Defense Ministry Didn’t Take Inada Seriously
SNA (Tokyo) — The following stories were reported today by the Shingetsu News Agency.
The Top Headline
—Defense Ministry says that then-Defense Minister Tomomi Inada issued “vague” verbal instructions to locate the Iraq War daily logs, but her order was only conveyed to a handful of staff officers and was not taken very seriously. Inada seemingly didn’t press the matter further.
—It’s beginning to look like the name for the new merged opposition party may be the “Democratic Party of Japan,” a return to the party name abandoned in March 2016. It remains unclear precisely how many lawmakers will join this new-old party, with some likely to split off.
—Komeito leader Natsuo Yamaguchi wants it both ways, as usual. He distances himself from First Lady Akie Abe’s behavior and cautions her to take more care in her public actions, but will back the government in protecting her from any testimony before the Diet.
—Takatoshi Nishiwaki, the establishment candidate, is elected Governor of Kyoto Prefecture.

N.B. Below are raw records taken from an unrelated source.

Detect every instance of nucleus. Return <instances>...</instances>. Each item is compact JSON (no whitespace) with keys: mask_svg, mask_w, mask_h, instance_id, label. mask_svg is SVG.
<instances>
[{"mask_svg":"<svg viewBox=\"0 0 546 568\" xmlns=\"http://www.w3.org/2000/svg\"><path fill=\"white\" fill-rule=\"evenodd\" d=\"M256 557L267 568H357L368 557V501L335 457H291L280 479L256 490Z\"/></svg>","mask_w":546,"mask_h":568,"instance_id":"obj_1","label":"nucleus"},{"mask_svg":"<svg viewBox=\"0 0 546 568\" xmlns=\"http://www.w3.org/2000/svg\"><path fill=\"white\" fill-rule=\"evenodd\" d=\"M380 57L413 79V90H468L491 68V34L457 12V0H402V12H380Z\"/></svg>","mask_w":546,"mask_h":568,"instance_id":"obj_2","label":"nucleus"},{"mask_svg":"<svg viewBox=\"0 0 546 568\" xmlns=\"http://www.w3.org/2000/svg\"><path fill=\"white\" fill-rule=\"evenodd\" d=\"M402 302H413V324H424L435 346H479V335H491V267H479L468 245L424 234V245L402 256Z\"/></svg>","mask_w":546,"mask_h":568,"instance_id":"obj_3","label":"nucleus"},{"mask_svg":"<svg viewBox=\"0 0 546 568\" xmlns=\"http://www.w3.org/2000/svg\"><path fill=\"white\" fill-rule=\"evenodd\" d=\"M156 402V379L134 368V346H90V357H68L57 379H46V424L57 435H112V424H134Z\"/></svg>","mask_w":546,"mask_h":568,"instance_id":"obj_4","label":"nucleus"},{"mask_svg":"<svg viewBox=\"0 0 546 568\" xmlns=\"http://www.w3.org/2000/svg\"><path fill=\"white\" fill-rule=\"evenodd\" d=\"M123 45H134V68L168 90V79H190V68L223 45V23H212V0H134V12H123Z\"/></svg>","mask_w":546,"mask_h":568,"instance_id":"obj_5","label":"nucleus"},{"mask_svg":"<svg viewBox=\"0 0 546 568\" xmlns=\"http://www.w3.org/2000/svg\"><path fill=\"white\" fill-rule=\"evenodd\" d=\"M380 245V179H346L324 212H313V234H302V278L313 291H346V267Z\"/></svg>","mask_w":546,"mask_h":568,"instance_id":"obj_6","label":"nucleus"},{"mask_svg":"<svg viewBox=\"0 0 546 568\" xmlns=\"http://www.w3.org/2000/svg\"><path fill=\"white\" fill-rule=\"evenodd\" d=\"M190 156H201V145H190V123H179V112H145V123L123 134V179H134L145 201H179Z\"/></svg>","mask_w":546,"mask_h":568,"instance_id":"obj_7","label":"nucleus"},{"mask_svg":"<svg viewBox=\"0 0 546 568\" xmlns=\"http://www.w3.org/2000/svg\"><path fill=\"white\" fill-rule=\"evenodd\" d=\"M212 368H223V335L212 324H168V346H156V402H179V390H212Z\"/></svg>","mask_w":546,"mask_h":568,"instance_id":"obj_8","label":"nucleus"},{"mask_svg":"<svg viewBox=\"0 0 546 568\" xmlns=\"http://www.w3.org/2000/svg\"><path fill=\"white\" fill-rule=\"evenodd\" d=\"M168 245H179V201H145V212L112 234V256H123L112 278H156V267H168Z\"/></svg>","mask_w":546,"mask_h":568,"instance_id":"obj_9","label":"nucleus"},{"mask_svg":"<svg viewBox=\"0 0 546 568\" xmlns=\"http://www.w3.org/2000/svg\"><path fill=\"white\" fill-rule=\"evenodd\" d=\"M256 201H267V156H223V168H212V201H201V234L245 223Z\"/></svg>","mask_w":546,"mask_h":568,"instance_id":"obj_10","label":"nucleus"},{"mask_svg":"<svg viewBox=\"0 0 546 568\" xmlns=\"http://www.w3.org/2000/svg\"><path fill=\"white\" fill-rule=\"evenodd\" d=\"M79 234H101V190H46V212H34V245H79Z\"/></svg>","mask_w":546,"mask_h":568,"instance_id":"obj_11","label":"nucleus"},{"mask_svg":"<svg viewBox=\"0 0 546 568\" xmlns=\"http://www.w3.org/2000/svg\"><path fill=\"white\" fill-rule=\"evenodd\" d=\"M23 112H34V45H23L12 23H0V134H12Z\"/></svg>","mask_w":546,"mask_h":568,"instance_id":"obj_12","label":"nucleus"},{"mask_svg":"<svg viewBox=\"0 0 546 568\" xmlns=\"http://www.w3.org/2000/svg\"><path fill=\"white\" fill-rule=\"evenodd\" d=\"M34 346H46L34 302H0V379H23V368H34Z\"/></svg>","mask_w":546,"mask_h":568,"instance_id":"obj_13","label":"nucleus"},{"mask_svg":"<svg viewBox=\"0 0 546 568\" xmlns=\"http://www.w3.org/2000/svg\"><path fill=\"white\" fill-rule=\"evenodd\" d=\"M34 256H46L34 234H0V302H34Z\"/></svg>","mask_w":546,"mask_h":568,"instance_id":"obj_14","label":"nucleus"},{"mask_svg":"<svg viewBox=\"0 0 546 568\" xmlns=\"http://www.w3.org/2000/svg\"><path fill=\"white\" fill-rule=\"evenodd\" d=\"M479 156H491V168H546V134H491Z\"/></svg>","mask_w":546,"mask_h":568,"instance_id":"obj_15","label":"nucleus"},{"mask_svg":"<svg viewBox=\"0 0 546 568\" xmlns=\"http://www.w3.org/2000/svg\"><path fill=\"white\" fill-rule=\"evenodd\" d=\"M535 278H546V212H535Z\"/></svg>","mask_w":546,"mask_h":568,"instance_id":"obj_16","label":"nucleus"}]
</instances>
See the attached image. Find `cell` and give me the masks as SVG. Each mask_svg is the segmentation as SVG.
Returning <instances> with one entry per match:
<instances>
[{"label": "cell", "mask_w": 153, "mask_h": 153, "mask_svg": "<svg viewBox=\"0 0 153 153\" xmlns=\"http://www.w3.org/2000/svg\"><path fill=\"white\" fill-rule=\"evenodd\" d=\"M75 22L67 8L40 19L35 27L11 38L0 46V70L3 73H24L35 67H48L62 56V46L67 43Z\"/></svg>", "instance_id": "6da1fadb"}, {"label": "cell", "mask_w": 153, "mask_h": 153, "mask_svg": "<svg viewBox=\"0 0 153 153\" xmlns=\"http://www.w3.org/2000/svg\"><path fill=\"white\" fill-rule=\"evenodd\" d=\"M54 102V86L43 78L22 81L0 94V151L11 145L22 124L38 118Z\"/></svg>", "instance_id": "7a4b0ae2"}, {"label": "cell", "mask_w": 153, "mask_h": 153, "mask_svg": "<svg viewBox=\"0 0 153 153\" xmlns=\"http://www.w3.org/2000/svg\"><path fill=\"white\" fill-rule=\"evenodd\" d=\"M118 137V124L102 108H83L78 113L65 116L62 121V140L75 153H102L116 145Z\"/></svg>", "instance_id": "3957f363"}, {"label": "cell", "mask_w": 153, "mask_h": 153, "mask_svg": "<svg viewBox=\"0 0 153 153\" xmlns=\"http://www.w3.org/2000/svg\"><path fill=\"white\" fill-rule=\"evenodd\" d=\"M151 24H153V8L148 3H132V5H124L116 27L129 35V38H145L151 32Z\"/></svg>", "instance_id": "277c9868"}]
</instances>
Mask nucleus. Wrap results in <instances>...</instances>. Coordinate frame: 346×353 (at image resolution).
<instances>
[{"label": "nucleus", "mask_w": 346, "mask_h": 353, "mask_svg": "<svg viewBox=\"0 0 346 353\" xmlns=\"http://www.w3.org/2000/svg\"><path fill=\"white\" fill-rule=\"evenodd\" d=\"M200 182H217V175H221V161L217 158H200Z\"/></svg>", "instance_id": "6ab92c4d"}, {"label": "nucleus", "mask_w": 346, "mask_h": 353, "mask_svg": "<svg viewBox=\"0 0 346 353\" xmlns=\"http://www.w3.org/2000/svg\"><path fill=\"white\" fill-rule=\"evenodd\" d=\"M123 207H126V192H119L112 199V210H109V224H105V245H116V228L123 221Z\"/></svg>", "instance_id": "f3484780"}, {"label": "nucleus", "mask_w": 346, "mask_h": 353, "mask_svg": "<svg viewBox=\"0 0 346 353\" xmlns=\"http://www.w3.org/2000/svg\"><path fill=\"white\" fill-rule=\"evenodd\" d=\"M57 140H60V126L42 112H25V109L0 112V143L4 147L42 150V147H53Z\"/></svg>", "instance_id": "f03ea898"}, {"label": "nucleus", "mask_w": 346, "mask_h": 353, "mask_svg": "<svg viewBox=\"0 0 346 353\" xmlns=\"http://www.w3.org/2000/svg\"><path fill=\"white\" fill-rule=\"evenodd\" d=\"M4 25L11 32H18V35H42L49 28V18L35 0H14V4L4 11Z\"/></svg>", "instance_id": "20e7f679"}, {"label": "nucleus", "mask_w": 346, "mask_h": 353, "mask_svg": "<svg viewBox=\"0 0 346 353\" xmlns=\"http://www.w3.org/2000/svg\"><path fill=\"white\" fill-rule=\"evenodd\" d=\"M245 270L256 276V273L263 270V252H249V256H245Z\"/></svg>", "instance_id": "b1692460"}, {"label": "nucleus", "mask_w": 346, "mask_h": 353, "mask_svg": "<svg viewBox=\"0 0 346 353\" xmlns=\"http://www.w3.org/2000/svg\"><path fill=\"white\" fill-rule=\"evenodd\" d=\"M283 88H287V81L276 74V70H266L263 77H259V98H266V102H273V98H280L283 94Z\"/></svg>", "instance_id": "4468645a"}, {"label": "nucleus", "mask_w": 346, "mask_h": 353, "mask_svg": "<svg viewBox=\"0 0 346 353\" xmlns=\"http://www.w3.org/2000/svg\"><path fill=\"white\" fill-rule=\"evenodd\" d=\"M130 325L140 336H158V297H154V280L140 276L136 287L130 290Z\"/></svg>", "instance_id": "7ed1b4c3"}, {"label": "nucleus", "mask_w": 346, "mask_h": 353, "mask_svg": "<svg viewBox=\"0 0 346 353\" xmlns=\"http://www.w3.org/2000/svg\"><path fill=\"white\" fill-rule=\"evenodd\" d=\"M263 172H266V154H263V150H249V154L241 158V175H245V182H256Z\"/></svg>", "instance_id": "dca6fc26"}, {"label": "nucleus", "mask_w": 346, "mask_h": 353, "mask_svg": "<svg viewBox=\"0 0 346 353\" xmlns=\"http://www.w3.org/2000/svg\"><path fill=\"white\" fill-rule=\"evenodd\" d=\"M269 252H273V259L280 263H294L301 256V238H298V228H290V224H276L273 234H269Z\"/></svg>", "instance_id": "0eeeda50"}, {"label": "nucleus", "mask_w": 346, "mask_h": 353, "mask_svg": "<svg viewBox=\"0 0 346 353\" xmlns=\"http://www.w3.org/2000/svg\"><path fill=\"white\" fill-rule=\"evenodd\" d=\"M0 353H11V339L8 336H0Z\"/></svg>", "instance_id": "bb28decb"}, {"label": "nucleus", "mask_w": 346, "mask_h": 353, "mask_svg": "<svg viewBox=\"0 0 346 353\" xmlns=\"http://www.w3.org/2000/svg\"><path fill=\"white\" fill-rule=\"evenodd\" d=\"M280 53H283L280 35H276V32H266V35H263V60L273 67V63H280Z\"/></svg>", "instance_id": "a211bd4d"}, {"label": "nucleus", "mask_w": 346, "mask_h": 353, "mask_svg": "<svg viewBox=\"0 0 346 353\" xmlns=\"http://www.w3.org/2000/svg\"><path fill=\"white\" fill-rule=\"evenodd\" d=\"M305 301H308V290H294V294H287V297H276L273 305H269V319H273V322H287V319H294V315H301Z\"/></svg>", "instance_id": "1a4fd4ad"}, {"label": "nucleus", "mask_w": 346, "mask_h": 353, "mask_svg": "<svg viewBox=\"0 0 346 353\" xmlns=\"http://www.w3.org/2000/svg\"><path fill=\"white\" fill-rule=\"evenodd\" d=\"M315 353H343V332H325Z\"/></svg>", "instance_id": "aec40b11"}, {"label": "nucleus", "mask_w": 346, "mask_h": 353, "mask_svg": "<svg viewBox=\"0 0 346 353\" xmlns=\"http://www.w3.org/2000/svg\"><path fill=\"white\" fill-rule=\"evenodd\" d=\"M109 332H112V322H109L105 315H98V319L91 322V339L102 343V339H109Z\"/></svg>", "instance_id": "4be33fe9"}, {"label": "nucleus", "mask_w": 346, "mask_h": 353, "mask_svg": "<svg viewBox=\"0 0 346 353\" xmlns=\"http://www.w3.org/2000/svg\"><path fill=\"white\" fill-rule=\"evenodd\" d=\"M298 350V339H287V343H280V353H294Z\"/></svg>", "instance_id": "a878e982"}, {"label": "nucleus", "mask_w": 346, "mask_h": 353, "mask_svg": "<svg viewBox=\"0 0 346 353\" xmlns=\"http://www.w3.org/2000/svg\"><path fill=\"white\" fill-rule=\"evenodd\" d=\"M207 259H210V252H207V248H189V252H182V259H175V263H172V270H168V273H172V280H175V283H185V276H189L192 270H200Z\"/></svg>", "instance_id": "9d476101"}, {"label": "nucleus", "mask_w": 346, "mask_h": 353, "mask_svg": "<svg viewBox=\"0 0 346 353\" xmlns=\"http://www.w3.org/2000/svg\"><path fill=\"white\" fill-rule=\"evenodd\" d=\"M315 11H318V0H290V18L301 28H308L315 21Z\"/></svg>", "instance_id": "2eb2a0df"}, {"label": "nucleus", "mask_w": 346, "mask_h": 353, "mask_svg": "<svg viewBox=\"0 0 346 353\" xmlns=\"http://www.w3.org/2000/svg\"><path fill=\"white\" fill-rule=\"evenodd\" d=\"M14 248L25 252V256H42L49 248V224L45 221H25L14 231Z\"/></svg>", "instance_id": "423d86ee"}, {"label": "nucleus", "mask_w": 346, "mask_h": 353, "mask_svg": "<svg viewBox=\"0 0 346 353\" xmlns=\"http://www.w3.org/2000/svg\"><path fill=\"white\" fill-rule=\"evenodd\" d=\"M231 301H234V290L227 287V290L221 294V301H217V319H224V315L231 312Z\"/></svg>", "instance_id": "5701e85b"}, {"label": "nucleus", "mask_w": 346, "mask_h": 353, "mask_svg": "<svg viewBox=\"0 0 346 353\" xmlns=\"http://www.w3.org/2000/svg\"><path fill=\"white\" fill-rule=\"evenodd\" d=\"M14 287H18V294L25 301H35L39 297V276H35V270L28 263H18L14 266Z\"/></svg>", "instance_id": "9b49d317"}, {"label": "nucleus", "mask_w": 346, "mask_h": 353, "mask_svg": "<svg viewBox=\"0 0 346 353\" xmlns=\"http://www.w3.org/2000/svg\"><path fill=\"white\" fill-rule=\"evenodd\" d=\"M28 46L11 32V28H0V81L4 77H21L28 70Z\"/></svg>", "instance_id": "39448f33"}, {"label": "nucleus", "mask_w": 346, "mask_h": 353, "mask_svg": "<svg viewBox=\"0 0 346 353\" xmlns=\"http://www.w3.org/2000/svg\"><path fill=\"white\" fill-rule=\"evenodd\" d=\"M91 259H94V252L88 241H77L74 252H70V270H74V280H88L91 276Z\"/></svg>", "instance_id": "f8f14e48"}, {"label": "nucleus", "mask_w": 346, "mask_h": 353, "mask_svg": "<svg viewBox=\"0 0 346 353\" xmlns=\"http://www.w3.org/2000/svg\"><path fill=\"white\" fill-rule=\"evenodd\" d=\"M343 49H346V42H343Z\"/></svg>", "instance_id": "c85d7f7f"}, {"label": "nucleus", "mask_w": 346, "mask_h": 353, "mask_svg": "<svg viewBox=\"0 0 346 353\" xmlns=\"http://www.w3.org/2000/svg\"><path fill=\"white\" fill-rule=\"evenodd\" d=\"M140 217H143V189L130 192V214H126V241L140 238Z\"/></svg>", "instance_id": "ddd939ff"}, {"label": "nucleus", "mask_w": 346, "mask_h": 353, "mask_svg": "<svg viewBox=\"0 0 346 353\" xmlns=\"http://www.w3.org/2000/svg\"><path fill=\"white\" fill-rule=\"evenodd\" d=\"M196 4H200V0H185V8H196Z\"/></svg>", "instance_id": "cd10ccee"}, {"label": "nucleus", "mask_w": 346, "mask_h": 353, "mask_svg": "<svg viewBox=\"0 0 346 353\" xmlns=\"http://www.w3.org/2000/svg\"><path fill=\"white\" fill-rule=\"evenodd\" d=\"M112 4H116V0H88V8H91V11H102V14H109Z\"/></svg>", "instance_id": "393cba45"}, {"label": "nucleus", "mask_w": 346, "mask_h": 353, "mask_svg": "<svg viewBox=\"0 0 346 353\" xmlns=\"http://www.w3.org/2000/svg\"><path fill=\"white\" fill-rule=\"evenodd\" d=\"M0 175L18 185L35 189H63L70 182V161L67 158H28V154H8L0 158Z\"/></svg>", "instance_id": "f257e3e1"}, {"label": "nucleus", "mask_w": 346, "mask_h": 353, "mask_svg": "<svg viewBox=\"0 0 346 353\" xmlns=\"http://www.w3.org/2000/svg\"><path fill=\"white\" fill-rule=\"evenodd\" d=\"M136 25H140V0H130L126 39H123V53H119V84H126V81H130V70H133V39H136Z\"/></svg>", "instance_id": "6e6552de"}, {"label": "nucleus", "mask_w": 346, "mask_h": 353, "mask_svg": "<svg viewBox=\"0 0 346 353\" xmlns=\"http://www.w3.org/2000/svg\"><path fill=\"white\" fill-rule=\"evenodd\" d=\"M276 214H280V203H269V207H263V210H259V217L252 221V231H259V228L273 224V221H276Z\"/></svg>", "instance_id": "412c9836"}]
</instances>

He defeated a single Japan Communist Party affiliated rival.
—The Ground Self-Defense Forces’ Constitution-bending marine force is now officially in existence. The theory is that they’ve been created merely to amphibiously re-take one of Japan’s own islands which was been occupied by… uh… someone or other.
—North Korea reportedly sent a communication to the Abe government reiterating its position that the abductee issue has already been resolved. Pyongyang’s contention has long been that they have already come clean about what they know about the issue.
—METI bars Obayashi Corporation, Kajima Corporation, Shimizu Corporation, and Taisei Corporation from bidding for public works projects through August 5. This a punishment related to the Central Japan Railway maglev train bid-rigging scandal. Some of them maintain their innocence.
—Online brokerage Monex Group agrees to purchase troubled cryptocurrency exchange Coincheck for US$33.6 million. It turns out that Coincheck was unable to recover after the massive theft of its cryptocurrency in January.
—Asahi Shinbun notes the potentially perverse impact of the Abe government’s Way of Working Reform Bill: “The key concern to be addressed is whether the labor deregulation initiative will actually end up promoting long working hours and ‘karoshi,’ death from overwork.”
—Takarazuka Mayor Tomoko Nakagawa publicly criticizes sumo association for barring her, because she is female, from giving her speech from inside the sumo ring. She says it’s time to end traditions that are out of step with the times: “I’m a female mayor but I am a human being.”
—It now emerges that a Japanese construction company not only sent its Vietnamese “trainees” to do radiation clean-up near the Fukushima Daiichi nuclear power plant, but then it embezzled the special hazard pay that was supposed to go to the workers. Thoroughly unscrupulous.
—Akahata: Yoshiteru Takeda, who runs a comic book publishing company that promotes anti-Korean racism, including works by people such as Makoto Sakurai, is also head of a company that the Abe government has just approved to publish an ethics textbook for junior high students.
—Hakubun Shimomura, of all people, criticizes the Japan Sumo Association for maintaining the “tradition” of keeping women out of the sumo ring. He asks what they intend to do when Japan has a female prime minister. Do they propose to exclude her from entering the ring as well?
Note: There was no separate “Today in Japan” report issued on April 7.